DOCUMENT SEGMENT:
# Find the derivative of inverse of this function

1. May 27, 2013

### utkarshakash

1. The problem statement, all variables and given/known data
Let f be a real valued differentiable function defined in (-1,1). If f(0)=2 and $f'(x)=f(x)+e^x(\sqrt{x^4+1})$ , then find $\frac{df^{-1}(x)}{dx}$ at x=2.

2. Relevant equations

3. The attempt at a solution
$\frac{dy}{dx}=y+e^x \sqrt{x^4+1} \\ dy=(y+e^x \sqrt{x^4+1})dx$

Integrating both sides
$y=xy+\int (e^x\sqrt{x^4+1})dx$

I don't know the integration ahead.

2. May 27, 2013

### Curious3141

You can't separate variables like that. Your solution of the d.e. is wrong.

RECORDS PROVIDED:

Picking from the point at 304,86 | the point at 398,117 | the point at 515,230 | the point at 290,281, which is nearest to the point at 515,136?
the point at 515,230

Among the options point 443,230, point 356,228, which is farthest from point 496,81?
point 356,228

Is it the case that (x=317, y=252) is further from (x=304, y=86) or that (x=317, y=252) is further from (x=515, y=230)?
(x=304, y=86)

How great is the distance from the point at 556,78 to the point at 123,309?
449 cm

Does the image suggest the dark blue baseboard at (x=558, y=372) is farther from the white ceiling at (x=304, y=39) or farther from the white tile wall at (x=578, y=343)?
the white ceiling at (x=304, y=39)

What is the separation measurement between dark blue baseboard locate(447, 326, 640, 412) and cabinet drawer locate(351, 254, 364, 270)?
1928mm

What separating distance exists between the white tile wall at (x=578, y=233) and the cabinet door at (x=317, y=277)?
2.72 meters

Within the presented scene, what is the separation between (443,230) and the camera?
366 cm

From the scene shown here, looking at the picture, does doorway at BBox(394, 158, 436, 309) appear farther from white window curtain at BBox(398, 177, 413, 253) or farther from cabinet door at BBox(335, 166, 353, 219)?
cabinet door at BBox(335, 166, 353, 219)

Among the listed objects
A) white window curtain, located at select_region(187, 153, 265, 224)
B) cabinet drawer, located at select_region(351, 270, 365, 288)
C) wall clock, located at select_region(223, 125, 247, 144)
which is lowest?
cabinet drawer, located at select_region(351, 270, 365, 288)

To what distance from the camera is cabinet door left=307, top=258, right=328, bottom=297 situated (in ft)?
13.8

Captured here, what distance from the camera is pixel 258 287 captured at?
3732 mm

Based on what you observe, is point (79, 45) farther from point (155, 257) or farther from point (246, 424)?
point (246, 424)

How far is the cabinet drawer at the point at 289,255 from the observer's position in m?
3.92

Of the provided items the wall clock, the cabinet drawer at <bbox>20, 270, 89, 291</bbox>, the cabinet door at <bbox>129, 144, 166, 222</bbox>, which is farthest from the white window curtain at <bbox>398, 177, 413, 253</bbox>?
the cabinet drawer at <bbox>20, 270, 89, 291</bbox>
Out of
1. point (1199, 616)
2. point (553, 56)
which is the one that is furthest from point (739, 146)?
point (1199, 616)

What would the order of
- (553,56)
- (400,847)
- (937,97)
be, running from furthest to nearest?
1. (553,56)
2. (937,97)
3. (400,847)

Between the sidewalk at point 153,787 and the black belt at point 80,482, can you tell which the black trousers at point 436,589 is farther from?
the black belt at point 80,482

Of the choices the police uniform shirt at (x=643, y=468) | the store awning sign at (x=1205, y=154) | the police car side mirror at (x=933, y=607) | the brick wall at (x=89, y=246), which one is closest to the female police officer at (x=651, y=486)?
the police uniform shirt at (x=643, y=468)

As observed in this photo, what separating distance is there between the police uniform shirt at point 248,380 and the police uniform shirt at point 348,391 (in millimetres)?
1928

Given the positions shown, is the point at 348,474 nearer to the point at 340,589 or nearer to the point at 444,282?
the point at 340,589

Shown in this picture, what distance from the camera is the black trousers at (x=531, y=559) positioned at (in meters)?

REQUIRED TASK 1:
Answer these about the forum thread on the derivative of an inverse function:
(a) On what interval is f defined?
(b) What value is given for f(0)?
(c) According to the reply from Curious3141, what is wrong with the attempted solution?
REQUIRED TASK 2:
Pick up the forum thread on the derivative of an inverse function right after its last post and write what comes next.

FINAL ANSWER 1:
(a) The open interval (-1,1).
(b) f(0) = 2.
(c) The variables can't be separated that way, so the solution of the differential equation is wrong.

FINAL ANSWER 2:
But in any case, you don't need to solve that d.e. Do you know how to find the derivative of an inverse function at a given point without actually finding the inverse explicitly?

You might want to take a look at an earlier post of mine: https://www.physicsforums.com/showpost.php?p=4296589&postcount=9

3. May 27, 2013

### utkarshakash

OK. I followed your method and got the answer as 1/3. Is this correct?

4. May 28, 2013

Correct.